Problem to solve.
Print the entries exactly, beginning at the line that contains "Would it be" and continuing through the end of the entries. Leave the pictures out of your answer.

Dataset records.
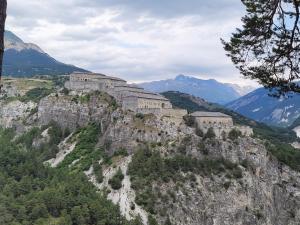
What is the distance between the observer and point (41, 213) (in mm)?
95000

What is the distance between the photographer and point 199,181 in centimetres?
11294

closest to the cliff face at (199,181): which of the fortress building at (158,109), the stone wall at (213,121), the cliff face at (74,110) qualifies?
the cliff face at (74,110)

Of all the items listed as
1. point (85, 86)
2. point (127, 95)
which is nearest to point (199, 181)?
point (127, 95)

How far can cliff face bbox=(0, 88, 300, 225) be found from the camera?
108 m

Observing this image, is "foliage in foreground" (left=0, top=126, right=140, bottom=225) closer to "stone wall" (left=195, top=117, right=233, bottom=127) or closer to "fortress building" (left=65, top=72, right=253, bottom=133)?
"fortress building" (left=65, top=72, right=253, bottom=133)

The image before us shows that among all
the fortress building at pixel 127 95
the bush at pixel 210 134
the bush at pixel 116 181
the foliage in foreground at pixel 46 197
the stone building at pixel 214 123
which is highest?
the fortress building at pixel 127 95

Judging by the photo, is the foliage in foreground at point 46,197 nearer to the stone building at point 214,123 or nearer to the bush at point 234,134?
the stone building at point 214,123

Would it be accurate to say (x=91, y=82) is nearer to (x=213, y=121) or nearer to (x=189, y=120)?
(x=189, y=120)

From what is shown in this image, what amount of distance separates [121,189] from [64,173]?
54.6ft

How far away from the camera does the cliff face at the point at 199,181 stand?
107500mm

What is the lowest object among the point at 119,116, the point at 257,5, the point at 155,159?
the point at 155,159

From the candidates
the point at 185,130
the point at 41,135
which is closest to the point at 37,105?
the point at 41,135

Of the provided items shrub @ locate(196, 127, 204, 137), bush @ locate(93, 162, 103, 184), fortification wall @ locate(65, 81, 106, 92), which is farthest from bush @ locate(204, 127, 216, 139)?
fortification wall @ locate(65, 81, 106, 92)

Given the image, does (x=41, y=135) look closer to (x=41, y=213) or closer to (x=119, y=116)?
(x=119, y=116)
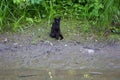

Exercise answer.
Would it be accurate to say (x=91, y=82) is nearer to (x=213, y=121) or nearer to (x=189, y=120)?
(x=189, y=120)

From what is shown in this image, what amount of distance separates [121,189] from [64,173]?
54.6ft

How far away from the camera does the cliff face at the point at 199,181 stand?
107500mm

What is the lowest object among the point at 119,116, the point at 257,5, the point at 155,159?
the point at 155,159

From the candidates
the point at 185,130
the point at 41,135
which is closest to the point at 37,105?
the point at 41,135

Of the provided items shrub @ locate(196, 127, 204, 137), bush @ locate(93, 162, 103, 184), fortification wall @ locate(65, 81, 106, 92), which is farthest from bush @ locate(204, 127, 216, 139)?
fortification wall @ locate(65, 81, 106, 92)

Given the image, does (x=41, y=135) look closer to (x=41, y=213) or closer to (x=119, y=116)?
(x=119, y=116)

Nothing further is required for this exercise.